**Texto propuesto**.
○ ○ ○
Huyamos de escribir aquí, pues nos llevaría a un terreno resbaladizo, lo que dice el lenguaje popular de otras personas que ocupan hoy el poder. Recojamos tan sólo, tal y como ha recordado don Fernando Suárez, en un estupendo artículo publicado hace pocos días en estas mismas páginas, que entre los colaboradores de Fraga destacaban el subsecretario don Pío Cabanillas; don Adolfo Suárez, que en 1965 era director de programas de Televisión Española y en 1967 director de la primera cadena; y también los señores Rosón y Sancho Rof, hoy distinguidos políticos ucedistas. De este último escribe textualmente don Fernando Suárez que «fue siempre especialmente celoso en vigilar la "ortodoxia", y yo recuerdo muy bien aquella ocasión en que me obligó a suprimir un párrafo de un comentario mío, porque «en Televisión no se podía siquiera admitir la posibilidad de que el Caudillo se muriera algún día».

Pero se murió. Don Adolfo Suárez sí lo sabía. Estaba seguro de que, a pesar del señor Sancho Rof, Franco se moriría algún día, matado no por la oposición, sino por Parkinson. También de que él seguiría en la carrera mejorando posiciones: el vivo al bollo y el muerto al hoyo.

Es curioso. Llamamos a esto hacer una buena carrera. ¿Correrán muchos políticos, como los galgos tras la liebre, sin idea alguna, tan sólo para alcanzar el poder, aunque a la postre resulte ser ésta una liebre mecánica? Se me ocurre pensar en una de las mujeres más hermosas de París, Mary T., a la que Paul Getty convenció de que se divorciara de su marido y se fuera a vivir con él a su castillo de Sutton Place, en Inglaterra. Getty, que era, además del hombre más rico del mundo, un monstruo de avaricia, le hacía pagar los whiskys que bebía y llegó incluso a instalar un teléfono con fichas para obligarle a abonar sus llamadas. La vida tiene, muchas veces, extrañas y amargas ironías, incluso para los frenéticos ambiciosos de poder y de dinero.
○ ○ ○
**Filas facilitadas**.
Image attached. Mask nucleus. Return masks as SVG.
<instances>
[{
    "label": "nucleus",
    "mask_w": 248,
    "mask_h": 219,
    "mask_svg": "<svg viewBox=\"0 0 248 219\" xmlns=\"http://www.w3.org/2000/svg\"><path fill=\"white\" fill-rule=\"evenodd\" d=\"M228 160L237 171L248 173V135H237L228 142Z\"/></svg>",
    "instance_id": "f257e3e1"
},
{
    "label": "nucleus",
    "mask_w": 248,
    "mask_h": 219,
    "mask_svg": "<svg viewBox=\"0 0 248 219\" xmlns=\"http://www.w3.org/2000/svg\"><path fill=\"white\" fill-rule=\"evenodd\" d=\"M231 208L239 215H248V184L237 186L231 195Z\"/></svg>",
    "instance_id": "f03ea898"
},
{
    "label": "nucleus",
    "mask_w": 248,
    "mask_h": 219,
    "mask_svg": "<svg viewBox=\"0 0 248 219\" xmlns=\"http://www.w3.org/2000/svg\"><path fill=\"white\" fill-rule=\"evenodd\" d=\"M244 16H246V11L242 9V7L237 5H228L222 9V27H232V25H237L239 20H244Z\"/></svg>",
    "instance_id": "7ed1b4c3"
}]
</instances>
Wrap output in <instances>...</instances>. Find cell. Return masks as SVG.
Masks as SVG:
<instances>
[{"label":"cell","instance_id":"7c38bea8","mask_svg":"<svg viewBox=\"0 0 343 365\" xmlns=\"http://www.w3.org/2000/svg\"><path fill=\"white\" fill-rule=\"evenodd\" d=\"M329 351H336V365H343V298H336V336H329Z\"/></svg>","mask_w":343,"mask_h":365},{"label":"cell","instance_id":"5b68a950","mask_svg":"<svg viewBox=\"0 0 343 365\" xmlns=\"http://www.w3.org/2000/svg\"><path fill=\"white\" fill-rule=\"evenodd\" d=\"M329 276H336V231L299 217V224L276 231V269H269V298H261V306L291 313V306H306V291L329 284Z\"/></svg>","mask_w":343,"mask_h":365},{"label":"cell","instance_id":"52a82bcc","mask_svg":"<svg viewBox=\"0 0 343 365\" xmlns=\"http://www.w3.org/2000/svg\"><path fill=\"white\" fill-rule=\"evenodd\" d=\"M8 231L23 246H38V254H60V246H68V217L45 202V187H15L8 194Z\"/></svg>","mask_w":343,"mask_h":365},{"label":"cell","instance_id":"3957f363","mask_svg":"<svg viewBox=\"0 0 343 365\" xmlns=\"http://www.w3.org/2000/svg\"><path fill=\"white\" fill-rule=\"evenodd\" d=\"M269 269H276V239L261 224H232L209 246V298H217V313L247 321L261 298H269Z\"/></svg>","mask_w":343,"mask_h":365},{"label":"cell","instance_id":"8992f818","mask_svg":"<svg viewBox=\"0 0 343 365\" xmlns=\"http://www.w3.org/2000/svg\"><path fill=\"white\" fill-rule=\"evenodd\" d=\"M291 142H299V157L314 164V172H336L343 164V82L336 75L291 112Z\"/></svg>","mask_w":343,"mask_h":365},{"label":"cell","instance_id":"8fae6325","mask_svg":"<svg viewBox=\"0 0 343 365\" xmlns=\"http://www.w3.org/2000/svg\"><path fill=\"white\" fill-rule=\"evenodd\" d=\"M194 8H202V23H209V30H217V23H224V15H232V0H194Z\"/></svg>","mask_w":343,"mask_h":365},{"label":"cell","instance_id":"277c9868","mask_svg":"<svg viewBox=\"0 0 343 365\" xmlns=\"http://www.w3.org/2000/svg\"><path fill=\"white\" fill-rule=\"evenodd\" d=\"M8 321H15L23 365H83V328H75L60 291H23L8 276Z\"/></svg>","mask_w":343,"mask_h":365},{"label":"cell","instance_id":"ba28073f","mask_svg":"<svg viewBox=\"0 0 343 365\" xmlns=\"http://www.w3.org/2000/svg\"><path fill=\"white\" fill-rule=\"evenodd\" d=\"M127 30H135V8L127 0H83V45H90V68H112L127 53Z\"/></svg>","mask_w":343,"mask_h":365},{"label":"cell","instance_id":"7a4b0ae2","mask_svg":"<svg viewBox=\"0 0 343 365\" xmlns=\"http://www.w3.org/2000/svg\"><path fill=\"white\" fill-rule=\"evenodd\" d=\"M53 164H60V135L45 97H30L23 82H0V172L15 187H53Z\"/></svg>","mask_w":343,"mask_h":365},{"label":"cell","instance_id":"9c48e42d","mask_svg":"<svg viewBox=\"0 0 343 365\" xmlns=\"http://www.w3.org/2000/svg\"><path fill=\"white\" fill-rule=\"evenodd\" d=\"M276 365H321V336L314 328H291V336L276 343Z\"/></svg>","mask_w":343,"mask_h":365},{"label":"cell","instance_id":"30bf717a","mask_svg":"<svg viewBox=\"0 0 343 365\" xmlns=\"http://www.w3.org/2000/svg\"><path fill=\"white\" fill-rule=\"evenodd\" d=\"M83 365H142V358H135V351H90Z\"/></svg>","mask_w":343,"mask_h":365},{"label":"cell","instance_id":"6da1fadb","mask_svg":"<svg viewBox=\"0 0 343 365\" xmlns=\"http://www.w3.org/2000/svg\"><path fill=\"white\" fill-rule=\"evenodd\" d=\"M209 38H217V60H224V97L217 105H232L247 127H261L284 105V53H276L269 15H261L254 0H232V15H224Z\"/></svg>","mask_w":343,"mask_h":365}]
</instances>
○ ○ ○
**Qué se pide**.
[1] Responde a estas preguntas sobre el texto:
(a) ¿Qué cargo tenía Adolfo Suárez en 1965?
(b) ¿En qué país se encuentra el castillo de Sutton Place?
(c) ¿Qué aparato llegó a instalar Getty?
[2] ¿Concuerda cada afirmación con el texto? Contesta sí o no y cita las palabras del texto que lo deciden.
(a) Pío Cabanillas figuraba como subsecretario entre los colaboradores de Fraga.
(b) Adolfo Suárez estaba seguro de que Franco moriría por obra de la oposición.
(c) Getty corría con el gasto de los whiskys de Mary T.
[3] ¿A qué personas nombra el texto con el tratamiento «don»?

**Respuestas**.
[1]
(a) Director de programas de Televisión Española.
(b) En Inglaterra.
(c) Un teléfono con fichas.

[2]
(a) Sí: «entre los colaboradores de Fraga destacaban el subsecretario don Pío Cabanillas».
(b) No: «matado no por la oposición, sino por Parkinson».
(c) No: «le hacía pagar los whiskys que bebía».

[3] Fernando Suárez, Pío Cabanillas y Adolfo Suárez.